Monday, May 10, 2010

What did I eat???

I am going to weigh less than my goal weight if my stomach problems continue like this....


For about a week or so my stomach has been feeling pretty good!!! Yea, I had almost forgot what that felt like!! I mean as far as my IBS goes, it has gotten a little better. I have really been increasing the amount of fiber I eat. Plus I am taking fiber tabs daily and using Miralax 2 times daily. (trust me, you can put this in water and you really cannot tell it is in there. ) I was putting it in juice but don't need/want the extra calories.



I am back to my stomach hurting and being all bloated!!! I have eaten something within the past week that is just killing me!! The bad part is, it could be something from several days ago and just catching up to me or something from today. But then that would mean it is several things because it has been hurting everyday for about a week.

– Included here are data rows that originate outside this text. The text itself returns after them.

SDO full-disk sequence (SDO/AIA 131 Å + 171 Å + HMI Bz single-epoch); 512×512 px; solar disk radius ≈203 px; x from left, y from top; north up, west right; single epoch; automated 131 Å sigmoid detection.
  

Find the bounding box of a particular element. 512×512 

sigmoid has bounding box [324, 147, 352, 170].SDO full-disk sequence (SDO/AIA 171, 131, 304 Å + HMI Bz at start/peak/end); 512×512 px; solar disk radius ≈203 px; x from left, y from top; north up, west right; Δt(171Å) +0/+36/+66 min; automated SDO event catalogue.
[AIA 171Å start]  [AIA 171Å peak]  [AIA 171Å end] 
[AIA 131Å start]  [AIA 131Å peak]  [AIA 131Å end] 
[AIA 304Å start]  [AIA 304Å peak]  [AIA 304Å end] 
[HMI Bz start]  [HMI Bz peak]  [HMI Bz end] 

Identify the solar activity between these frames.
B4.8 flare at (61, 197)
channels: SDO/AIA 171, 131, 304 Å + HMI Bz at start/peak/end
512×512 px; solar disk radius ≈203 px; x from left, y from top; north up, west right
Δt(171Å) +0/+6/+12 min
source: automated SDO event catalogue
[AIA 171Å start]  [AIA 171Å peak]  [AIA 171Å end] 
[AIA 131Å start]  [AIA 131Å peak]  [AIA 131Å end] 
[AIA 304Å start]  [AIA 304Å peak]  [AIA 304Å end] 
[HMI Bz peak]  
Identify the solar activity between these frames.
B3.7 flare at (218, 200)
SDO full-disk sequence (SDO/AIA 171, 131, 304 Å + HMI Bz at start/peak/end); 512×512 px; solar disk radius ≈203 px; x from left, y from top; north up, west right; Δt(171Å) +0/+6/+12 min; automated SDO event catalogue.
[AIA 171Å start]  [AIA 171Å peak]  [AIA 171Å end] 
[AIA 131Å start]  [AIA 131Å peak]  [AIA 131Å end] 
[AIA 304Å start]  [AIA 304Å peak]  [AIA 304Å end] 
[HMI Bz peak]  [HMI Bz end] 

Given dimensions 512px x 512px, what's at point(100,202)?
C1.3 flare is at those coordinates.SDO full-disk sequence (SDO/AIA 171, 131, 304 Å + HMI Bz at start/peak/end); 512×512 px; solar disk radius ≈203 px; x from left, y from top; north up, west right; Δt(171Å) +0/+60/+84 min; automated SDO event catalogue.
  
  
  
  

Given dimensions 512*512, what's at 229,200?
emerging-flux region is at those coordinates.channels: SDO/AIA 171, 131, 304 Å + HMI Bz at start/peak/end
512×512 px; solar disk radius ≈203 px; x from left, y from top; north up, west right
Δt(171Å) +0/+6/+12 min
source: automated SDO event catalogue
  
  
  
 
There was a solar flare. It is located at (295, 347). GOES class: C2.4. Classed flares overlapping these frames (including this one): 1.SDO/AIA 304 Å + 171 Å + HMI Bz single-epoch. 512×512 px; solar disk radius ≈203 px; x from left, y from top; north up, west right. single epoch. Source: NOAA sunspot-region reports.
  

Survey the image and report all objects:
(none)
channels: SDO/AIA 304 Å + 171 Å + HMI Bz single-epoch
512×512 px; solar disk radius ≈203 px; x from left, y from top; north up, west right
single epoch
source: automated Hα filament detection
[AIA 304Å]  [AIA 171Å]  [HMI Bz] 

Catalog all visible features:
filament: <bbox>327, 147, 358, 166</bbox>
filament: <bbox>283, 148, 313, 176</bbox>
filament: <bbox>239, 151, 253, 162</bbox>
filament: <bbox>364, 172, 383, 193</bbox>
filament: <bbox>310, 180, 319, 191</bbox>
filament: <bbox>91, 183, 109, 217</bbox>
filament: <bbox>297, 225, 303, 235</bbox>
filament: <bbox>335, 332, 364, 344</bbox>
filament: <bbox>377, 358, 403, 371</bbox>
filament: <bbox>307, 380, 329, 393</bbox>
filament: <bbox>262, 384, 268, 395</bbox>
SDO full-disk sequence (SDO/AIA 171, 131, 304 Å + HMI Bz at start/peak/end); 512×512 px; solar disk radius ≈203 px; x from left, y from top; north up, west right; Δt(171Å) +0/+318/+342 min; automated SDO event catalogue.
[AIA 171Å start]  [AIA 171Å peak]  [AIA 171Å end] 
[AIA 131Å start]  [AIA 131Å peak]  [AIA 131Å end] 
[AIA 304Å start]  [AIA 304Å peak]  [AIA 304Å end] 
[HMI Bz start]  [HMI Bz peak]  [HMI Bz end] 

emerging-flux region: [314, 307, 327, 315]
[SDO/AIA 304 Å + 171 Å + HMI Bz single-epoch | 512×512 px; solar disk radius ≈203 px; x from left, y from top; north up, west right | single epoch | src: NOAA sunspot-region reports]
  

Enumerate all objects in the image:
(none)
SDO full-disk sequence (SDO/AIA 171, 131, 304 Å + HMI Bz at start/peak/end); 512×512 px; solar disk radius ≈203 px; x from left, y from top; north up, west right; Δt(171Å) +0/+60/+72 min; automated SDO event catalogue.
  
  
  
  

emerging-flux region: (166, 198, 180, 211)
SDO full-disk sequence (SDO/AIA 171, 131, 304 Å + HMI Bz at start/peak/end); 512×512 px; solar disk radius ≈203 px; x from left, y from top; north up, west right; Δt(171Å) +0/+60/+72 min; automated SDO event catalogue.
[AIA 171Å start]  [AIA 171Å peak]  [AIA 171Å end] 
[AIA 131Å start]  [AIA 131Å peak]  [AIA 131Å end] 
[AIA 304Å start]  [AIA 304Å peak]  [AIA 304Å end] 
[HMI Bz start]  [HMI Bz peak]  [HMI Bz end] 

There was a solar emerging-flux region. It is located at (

I do know that I am going to stop eating broccoli with a veggie dip, kraft barb q sauce....that is the only thing I can think of that has been really different. I did have maybe 2 bites of KFC fried chicken a week ago today. I just had to taste it but as soon as I started eating it I knew I would regret it!! But that was a week ago. I really think today is from the barb q sauce! I feel as though someone has taken a bike pump and "pumped" me up!! It is no fun and it hurts and it is going no where. I am so tired and really need to walk but so don't want to!! But I know I need to....it would probably help!!!

I find it interesting how my stomach is really bothering me and I am feeling like poopoo!! I am tired, my legs are hurting, my feet hurt....let's put it this way...I don't want to do yard work!!!

That should tell you how bad I am feeling. I love doing yard work, it is my way of distressing and I just love making things look pretty. I always want to do yard work, even if it is just sweeping off the sidewalk....not today though..

Jim and I got to watch a beautiful red cardinal take a bath yesterday while the sprinkler was on....it was GOD at work....we hated when it left...

Just tried eating supper and didn't eat very much because I just don't want to eat alot....I feel like I am about 7 months prego...it was really good though. Jim really liked it which makes me very happy!! He ate a whole plate.......The only good thing is that with me losing 16/17 pounds it helps me not feel as bad as I did with the bloating as I did when the weight was on me. Does that makes sense??? I really want to lose 9 more pounds before we go to Puerto Rico in June. My goal is to loose a total of 15 more pounds!! I know it is going to be hard but I really want to do it!!! What does help is having Jim's support..:)
I am going to be walking 3 miles in the morning, at least I hope I can and will be!!! That would be a great start to my day, help my stomach and get me going....Fibro can and does rule my days!!! I hate to make plans because I hate to brake them.

The past week my mornings have been so fibro mornings!! Waking up to every nerve in my body hurting...I hate to move!! It is like I wake up but it takes me about 2/3 hours to actually become functional. I had about 2 weeks that were pretty good and them BAM!! I HAVE THIS FOR THE REST OF MY LIFE, THERE IS NO CURE!! I WILL BE IN PAIN FOR THE REST OF MY LIFE....I MAY HAVE A FEW GOOD DAYS AND MANY BAD DAYS!! MY LIFE HAS BEEN CHANGED FOREVER...

Tonight my husband made a comment about how I don't like to have fun like I used too, another thing that fibro has taken from me. I don't like ice cold hands on me, my body really doesn't like cold..:( He really wasn't meaning to be ugly, he was playing around but it did hurt)

I am in alot of pain and have pretty much done much of nothing today...with all this said, please say a prayer for my mom. This Wednesday my mom is going into MUSC in Charleston SC for hip replacement surgery. My mother has a few medical problems and I know that everything will be ok but I still would like to know everyone is praying for her. Can never have to any angels....My wish is that my mom will have this surgery and be able to walk without pain!!
I complain about pain and how I am feeling and my mom hardly ever complains. I wish I could be more like her...my wish is for her to be pain free!!! I love my mom!!!!!

Ok I have rambled again and am now done....

1 comment:

  1. Oh no........back to the IBS crap....You never know what does it. At least you can lose weight (I'm not making light of how it happens to you). I will say a lot of prayers for your mom! I think any surgery is scary..I will pray that she walks without pain. God Bless her!!